Under this law, get a prescription and you'll pay a new tax. Buy a medical device, and you'll pay a different new tax. If your salary and investments rise enough, you'll pay two more new taxes. If a small business or individual buys health insurance, there's still another brand-new tax on that—but big businesses, labor unions, and governments are exempt. If I bought health insurance, I'd pay the tax, but the executives at General Motors wouldn't have to pay it. Neither would the bureaucrats who are cashing my tax checks and telling me to do all this paperwork.
There's a lot of that paperwork, too. Hire employees, and you'll fill out forms telling the government how much they earn, how much their insurance costs, how much you contribute to that insurance. With 50 or more employees, you'll fill out forms so the government can slap you with fines when one of them qualifies for a subsidy.

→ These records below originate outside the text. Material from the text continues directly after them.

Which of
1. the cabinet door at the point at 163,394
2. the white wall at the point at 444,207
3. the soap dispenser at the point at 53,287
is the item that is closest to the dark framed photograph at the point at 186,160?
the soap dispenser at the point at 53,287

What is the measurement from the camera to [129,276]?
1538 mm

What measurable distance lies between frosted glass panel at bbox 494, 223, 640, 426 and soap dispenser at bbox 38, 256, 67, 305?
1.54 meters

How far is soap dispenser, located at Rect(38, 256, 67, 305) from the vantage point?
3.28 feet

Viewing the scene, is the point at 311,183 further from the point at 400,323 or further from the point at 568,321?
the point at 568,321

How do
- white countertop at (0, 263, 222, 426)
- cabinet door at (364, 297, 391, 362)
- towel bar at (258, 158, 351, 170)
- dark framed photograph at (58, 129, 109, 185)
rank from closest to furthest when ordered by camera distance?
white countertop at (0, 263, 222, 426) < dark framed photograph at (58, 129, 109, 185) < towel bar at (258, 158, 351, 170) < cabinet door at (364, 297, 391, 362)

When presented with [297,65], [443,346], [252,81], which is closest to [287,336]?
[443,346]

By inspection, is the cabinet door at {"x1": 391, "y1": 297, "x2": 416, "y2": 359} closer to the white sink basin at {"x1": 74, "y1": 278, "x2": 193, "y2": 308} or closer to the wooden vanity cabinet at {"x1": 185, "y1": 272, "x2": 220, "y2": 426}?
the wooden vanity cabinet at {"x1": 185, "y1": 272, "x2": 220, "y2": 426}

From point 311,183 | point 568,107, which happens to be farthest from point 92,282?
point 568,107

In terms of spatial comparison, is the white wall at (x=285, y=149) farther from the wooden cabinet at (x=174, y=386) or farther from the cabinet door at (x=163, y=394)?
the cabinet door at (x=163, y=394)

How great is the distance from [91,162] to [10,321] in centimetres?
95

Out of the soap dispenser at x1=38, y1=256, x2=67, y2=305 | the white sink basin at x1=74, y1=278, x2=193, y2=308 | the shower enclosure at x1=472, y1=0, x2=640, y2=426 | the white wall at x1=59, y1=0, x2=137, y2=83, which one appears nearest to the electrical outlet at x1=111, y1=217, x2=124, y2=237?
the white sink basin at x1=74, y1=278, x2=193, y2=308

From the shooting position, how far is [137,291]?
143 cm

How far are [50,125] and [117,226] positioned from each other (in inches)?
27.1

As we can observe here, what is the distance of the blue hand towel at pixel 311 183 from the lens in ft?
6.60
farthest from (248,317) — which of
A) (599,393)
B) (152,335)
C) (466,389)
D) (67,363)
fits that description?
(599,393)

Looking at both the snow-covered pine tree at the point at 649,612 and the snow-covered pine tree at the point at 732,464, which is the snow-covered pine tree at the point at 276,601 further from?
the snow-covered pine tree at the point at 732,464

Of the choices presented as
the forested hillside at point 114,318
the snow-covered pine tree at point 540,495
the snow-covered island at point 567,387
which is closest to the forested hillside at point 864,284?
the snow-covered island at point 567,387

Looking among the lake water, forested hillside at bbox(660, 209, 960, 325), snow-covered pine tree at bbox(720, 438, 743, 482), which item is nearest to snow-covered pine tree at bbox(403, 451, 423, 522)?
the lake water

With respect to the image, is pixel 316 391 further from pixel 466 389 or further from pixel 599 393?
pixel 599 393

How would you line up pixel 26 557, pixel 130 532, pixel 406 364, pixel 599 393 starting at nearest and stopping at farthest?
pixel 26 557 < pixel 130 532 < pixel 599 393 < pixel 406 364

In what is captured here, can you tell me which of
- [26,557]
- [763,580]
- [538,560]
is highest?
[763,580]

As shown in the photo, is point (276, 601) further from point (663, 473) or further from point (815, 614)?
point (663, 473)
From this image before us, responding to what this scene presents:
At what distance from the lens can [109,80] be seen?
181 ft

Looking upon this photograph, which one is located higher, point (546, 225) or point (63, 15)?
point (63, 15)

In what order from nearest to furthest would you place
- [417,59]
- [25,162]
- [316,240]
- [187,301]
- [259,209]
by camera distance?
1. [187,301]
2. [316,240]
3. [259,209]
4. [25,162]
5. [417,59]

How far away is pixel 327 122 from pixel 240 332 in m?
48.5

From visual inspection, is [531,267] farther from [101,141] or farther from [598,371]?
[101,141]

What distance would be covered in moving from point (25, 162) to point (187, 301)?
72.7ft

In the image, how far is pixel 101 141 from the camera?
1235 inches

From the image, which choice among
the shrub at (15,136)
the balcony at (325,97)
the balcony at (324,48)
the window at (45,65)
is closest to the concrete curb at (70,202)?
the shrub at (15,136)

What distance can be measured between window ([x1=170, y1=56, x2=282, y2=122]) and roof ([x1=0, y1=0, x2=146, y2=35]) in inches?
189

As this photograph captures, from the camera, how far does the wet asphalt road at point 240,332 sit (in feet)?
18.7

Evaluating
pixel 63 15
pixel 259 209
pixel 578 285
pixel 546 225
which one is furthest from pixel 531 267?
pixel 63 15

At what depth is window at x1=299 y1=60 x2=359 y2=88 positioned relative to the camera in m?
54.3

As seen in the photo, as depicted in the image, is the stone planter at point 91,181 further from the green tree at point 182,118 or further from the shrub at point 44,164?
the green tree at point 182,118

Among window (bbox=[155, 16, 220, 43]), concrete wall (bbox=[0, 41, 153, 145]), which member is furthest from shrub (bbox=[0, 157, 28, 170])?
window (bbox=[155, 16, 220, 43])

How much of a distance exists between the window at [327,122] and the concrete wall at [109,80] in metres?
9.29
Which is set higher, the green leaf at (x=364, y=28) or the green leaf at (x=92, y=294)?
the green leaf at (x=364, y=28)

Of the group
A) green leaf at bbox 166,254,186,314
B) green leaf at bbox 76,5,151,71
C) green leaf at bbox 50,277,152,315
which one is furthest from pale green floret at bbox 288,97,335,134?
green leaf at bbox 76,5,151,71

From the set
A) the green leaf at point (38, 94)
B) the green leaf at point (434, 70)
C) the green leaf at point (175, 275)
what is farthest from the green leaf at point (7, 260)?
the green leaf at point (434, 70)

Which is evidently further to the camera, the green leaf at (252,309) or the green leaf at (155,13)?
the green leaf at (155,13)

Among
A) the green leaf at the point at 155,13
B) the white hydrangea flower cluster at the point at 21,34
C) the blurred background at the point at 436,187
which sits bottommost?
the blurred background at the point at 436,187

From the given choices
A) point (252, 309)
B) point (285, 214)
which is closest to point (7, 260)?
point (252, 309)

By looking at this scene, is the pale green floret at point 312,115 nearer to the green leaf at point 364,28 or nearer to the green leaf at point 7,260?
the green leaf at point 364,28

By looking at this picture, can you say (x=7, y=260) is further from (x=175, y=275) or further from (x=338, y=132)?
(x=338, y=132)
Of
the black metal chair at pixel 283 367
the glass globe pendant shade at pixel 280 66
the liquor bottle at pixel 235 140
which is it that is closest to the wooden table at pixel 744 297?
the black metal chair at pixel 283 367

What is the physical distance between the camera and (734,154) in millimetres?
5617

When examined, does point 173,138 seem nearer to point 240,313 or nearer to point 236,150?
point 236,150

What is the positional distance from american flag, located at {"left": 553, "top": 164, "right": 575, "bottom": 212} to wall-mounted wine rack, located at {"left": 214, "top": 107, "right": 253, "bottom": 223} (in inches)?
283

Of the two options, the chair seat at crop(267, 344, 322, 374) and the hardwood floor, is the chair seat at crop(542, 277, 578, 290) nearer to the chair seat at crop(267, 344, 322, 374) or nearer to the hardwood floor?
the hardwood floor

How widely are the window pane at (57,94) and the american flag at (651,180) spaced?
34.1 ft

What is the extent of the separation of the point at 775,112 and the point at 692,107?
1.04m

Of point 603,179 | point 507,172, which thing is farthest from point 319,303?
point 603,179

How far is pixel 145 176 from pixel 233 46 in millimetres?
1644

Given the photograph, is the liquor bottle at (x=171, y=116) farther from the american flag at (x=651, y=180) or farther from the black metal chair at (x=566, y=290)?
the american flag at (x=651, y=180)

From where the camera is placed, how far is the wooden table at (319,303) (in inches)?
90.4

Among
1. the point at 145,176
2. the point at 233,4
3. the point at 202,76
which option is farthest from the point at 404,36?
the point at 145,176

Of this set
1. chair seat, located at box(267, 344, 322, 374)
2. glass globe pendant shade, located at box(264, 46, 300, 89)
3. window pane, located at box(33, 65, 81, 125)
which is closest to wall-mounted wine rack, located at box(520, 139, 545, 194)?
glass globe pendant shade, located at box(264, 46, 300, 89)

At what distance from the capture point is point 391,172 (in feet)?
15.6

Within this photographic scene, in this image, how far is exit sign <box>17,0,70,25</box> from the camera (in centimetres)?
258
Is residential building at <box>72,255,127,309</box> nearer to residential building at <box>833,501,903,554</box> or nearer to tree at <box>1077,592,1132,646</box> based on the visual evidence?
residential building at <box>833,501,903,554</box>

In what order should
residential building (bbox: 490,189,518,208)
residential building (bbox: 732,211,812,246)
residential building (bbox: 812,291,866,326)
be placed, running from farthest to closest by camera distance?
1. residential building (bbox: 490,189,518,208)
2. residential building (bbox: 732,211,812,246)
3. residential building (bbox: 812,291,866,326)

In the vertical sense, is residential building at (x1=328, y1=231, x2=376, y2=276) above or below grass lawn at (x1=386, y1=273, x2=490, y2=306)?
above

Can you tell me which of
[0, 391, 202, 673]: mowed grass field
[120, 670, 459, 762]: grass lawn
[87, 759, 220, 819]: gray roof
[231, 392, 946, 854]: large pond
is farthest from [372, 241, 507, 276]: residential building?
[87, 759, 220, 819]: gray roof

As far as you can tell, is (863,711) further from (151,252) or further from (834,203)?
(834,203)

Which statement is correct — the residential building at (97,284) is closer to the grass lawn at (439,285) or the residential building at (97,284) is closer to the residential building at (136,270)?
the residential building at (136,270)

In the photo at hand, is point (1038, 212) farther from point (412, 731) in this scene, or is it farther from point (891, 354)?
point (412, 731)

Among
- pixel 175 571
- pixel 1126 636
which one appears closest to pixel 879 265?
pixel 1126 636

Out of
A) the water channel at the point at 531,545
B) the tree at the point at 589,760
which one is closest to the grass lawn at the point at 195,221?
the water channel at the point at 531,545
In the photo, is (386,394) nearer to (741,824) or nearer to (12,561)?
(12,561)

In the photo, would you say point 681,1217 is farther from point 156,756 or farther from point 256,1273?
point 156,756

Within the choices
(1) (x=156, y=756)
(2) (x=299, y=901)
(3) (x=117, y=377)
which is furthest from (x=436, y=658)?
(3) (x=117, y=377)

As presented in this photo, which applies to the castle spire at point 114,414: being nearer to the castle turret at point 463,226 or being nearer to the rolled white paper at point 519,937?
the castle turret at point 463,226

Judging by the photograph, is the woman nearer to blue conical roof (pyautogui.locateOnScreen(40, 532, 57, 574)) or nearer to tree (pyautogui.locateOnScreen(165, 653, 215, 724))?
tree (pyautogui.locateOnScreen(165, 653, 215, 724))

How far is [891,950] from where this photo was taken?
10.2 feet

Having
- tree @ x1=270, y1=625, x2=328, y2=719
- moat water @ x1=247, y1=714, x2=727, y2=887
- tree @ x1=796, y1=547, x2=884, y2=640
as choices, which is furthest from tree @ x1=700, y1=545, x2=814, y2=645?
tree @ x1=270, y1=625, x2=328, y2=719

Sometimes, it's almost comical. The people who like Obamacare keep talking about a "small-business health-insurance tax credit" that's supposed to make it easier to afford insurance. If you're self-employed like me, it doesn't do anything for you. The government claims four million businesses might qualify, but only 160,000 have claimed the credit, and most of them haven't gotten much out of it. It doesn't much matter, though; the credit vanishes in a couple of years for everybody. And to get that credit, you have to fill in a pile of paperwork.
Right now, my business is just me, but I'd like to be able to hire others and to help them support their families. That was a tough ambition before this law passed. With Obamacare, it's the impossible dream.
When you run a small business, you spend a lot of time keeping the government at bay. The pressure never ends. Not a day goes by that I don't deal with some complex regulation that only a lawyer can understand or some tax that an accountant can't understand. Obamacare makes it worse.
For me, though, the loss of liberty is Obamacare's real threat. Never in history has the federal government ordered every American to buy a commercial product or be fined for failing to do so. If someone in Washington can order me to buy expensive insurance I do not want, then what freedom do I have left? That's the question the government's attorneys were asked by the Supreme Court justices, and that's the question they couldn't answer.